Throughout her life we have tried unsuccessfully to manage the ups and downs with no idea what her intestines have needed to succeed; they’ve usually recovered on their own to a mediocre state that enabled us to “get by” until the next storm, whether it was a line infection or gut-motility flare. We cannot forget that only 9 months ago after her recovery from surgery, she was totally line-free and thriving wonderfully, without the need for Gattex. So, it seems we may not have a full picture of what her guts need and the medicine may be the bridge to be less dependent on IVs, for now, but doesn’t seem to be the cure-all. Time will tell. Meanwhile, in the last week she has an ankle that is giving her grief, this time the left foot, and we are praying that it is a simple muscle problem and not a brewing storm. May God continue to guide and give strength. Please remember us in prayer, that we could be given strength to not weary in this journey and accept with patience the ups and downs as they come. Thank you for all.

New Medicine!

It has been a couple of months since we’ve updated. Last post we were optimistic that Evelyn’s guts were moving in the right direction and that perhaps we would make progress on g-tube feedings and be back in the position to cut out TPN again. Unfortunately, she experienced a lot of stopping and starting with her feedings and with the beautiful, busy-ness of summer, we felt that to allow her to coast for a few months would give her guts more time to sort themselves out. Mid-summer she started to eat more by mouth, tolerating most everything she put in while still avoiding hard-to-digest foods, yet she still required TPN. She was maintaining a mediocre balance of nutrition and hydration; not great, but not awful. Our family was thankfully healthy throughout the last few months, so this was a break for us for sure.

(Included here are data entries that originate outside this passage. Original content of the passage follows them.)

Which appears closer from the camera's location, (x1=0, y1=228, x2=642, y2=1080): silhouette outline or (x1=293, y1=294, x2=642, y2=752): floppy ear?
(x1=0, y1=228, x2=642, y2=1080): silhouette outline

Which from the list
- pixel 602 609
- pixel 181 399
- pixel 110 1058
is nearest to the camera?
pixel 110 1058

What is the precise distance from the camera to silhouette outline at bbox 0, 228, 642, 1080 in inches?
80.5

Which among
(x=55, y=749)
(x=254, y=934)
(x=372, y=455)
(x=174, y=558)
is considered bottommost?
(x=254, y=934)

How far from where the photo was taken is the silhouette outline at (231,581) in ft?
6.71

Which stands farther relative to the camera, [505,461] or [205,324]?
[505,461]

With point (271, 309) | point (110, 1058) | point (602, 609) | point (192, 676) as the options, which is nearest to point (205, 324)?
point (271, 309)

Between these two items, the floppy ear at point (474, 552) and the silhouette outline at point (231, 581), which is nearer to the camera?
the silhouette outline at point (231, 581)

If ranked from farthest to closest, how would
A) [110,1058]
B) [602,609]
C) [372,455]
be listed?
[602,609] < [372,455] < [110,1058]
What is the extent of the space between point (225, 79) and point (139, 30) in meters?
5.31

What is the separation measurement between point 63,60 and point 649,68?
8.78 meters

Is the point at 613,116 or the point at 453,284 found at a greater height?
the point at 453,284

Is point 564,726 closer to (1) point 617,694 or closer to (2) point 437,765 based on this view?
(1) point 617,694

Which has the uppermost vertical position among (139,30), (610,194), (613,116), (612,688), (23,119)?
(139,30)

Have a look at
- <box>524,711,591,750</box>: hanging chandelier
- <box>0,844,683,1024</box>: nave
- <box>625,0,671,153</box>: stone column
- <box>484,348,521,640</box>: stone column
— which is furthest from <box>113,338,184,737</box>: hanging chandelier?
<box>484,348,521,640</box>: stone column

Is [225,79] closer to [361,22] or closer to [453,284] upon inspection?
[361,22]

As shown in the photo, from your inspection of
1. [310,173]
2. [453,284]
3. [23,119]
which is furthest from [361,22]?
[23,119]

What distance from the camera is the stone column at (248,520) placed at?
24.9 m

Dr Mercer recommended starting a new medication called Gattex that was just recently approved for children by the FDA. In short, it is a synthetic hormone that healthy bowels produce to expand the absorbing abilities of the gut. Many folks with short or unhealthy bowels do not have or make enough of this hormone. The hope is over a few weeks time we should see a decrease in the amount of fluid loss from her intestine as well as an improvement in the nutrition absorption. We are hopeful that this will be the bridge Evee needs to cut out most if not all of her TPN while her guts are stable. We’re hoping her fluctuations will be less drastic when she gets ill as well. We will have to watch out for any signs of overgrowth that may cause obstruction.

So, we received approval from insurance relatively quickly and today was her first dose! We will see what time brings and hope that this helps her feel better over the long-run. May God’s will be done. Continue to remember us in prayer that God will continue to guide and keep us all in His care.

Update 6/20/19

We’re so happy to share that Evelyn’s anti-fungal treatment seems to have set her intestines onto a better course for now and she has had no horrible days of dumping since she was discharged from the hospital. She has continued on an oral regimen of anti-fungals to help keep her flora in check and hopefully assist her immune system to fight yeast on a daily basis. With stool outputs down and her appetite returning, experimentation with food has started…with success! She can eat a decent amount at a time, not only tastes, and she is excited to finally have the luxuries of eating without causing her stomach to be upset for days. We’re hoping to start g-tube feeds soon, and with this, to ween off of TPN as she tolerates.

Continue to remember our family in prayer, as we travel forward with God’s strength and grace.